Interview by Lucinda Presley
The Collaborative’s Research Thought Leaders help provide the strong foundation upon which the Collaborative’s work rests. Each Thought Leader is nationally and internationally recognized in his/her own field and brings an extensive depth of experience and expertise. They also are adept at working across disciplines.
A Thought Leader and their work are featured in each Collaborative newsletter. In this issue, we visit with Hubert Dyasi, Ph.D., whose research in the teaching and learning of science, including the inquiry process, helps inform the work of the Collaborative. Hubert—now retired—was a professor of science education at the City College, City University of New York (CUNY). He is widely known for his teaching of science in pre-college education in the United States and Africa (see the “Curiosity Leads to Science Education Centers across Africa” article elsewhere in this newsletter)
Tell us about your work in helping develop the inquiry process in science education.
Hubert: In our initial work in Africa, my colleagues at MIT, at the Education Development Center in Massachusetts, and in Africa saw that African elementary school students were curious about the science of phenomena of nature. But they were being taught science as a set of isolated facts and knowledge. The students could answer the science questions correctly but couldn’t connect their answers to real-world phenomena. We sought to address that curiosity in science and connect it to the real world. However, there were no materials to guide the teachers in addressing this. Teachers were used to teaching through memorization. Also, there were no existing examples of how to implement inquiry-based science learning on a broad scale.
So, we first trained teachers, immersing them in this process before they worked with their students. To make this program more broadly available, we then developed teacher guides, using familiar materials for the teachers to use in helping their students explore the world around them from a scientific point of view. We made these guides interesting and exciting. We made lots of videos to accompany those guides. We also worked with pre-service teachers to help them be able to use inquiry in their classrooms. We then convinced African countries that this was of great benefit to their students and developed a network of science centers in those countries that could help implement this program. I was Executive Director of that program, Science Education Program in Africa, for 8 years, and it is still thriving today.
How did your position at CUNY impact your work?

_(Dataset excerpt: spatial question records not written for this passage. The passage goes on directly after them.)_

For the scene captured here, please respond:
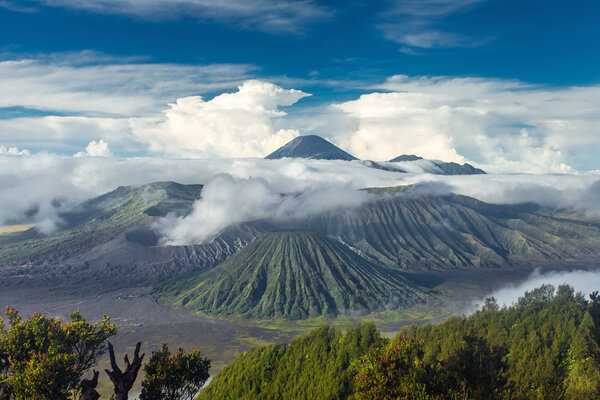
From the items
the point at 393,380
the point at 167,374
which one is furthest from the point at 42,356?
the point at 393,380

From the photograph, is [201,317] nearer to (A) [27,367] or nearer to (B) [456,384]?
(A) [27,367]

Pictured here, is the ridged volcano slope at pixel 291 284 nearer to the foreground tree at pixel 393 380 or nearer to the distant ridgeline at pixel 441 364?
the distant ridgeline at pixel 441 364

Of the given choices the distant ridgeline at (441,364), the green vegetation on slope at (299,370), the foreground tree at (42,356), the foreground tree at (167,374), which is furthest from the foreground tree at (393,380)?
the foreground tree at (42,356)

Hubert: From my experiences in Africa, I continued to want to transform what the teachers were doing in the classroom. I wanted to work in places where there was a real need. I saw that in New York, there were teachers with the same needs as the teachers in Africa. I knew that the teachers had to first experience inquiry for themselves. This would reduce their fear of teaching science. So, I looked upon the New York City School Districts as education centers like in Africa, so I worked through those centers to research and share the work. I used naturalistic research where, instead of having controlled experiences, we documented whether what we were seeing in the classrooms was approaching the criteria we had set up as good practices. The teachers had to document their observations, also. We had to be very clear about what we were looking for in good classroom inquiry practice and in student learning. So, a great deal of the research was qualitative. We did, however, get quantitative data from the number of quality experiences for the students and the volume of experiences the students experienced. We found that a continuous approach was more important than the number of experiences the students had. We also had success implementing this across disciplines at City College.

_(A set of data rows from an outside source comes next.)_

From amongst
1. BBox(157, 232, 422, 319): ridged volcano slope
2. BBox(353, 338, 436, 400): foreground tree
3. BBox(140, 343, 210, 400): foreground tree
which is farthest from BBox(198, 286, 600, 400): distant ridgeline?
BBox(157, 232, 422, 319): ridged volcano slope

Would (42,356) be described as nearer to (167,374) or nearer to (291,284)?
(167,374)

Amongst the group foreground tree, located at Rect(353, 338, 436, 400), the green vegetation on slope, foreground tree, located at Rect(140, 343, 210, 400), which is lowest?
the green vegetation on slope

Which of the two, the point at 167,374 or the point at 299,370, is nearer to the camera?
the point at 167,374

What have you discovered in your research and in your other work that points to the importance of the Collaborative?
Hubert: The most important link is the approach to teaching and learning, focusing on the interaction between the teacher and the student and among students, themselves. There also is the shared importance of representation, whether it’s in science or through the arts. In science, this representation is often visual – such as through pictures, charts, and diagrams; it is also mathematical, showing quantitative relations and patterns. Another element not stressed in science is imagination. That’s how scientists can move from data to generalizations to modeling. Visualization and imagination are important in helping students “see” science ideas, such as “seeing” perpetual motion by visualizing the path of a baseball that has been hit where there is no gravitational or other external force.
How do you see the Thought Leaders and the Collaborative benefitting from their work together?
Hubert: The Collaborative is helping move the science field forward through the teaching of science. It is promoting the abilities of being curious and questioning about a phenomenon, paying close attention to the details of the phenomenon and how it changes, then identifying patterns. The Collaborative is promoting these abilities through promoting visual observation that includes meaning. This leads to an understanding of patterns and the creation of mental models of our world, which is what science does.
My work with the Collaborative also is helping me make connections around what I know. It has broadened my view of the connectedness among the arts and science fields, which is very important to me. Also, the Collaborative is developing an understanding of what good teaching practice is at the arts, science, humanities intersections. It is providing rubrics to help teachers develop those practices. As in inquiry, the Collaborative is developing abilities that involve thought processes, such as the abilities to ask questions, to plan, to observe, and to infer.
This, like inquiry, is taking the learning experience beyond the mechanical “skills” that don’t involve thinking into the realm of deeply processing information. This has been the intent of inquiry all along.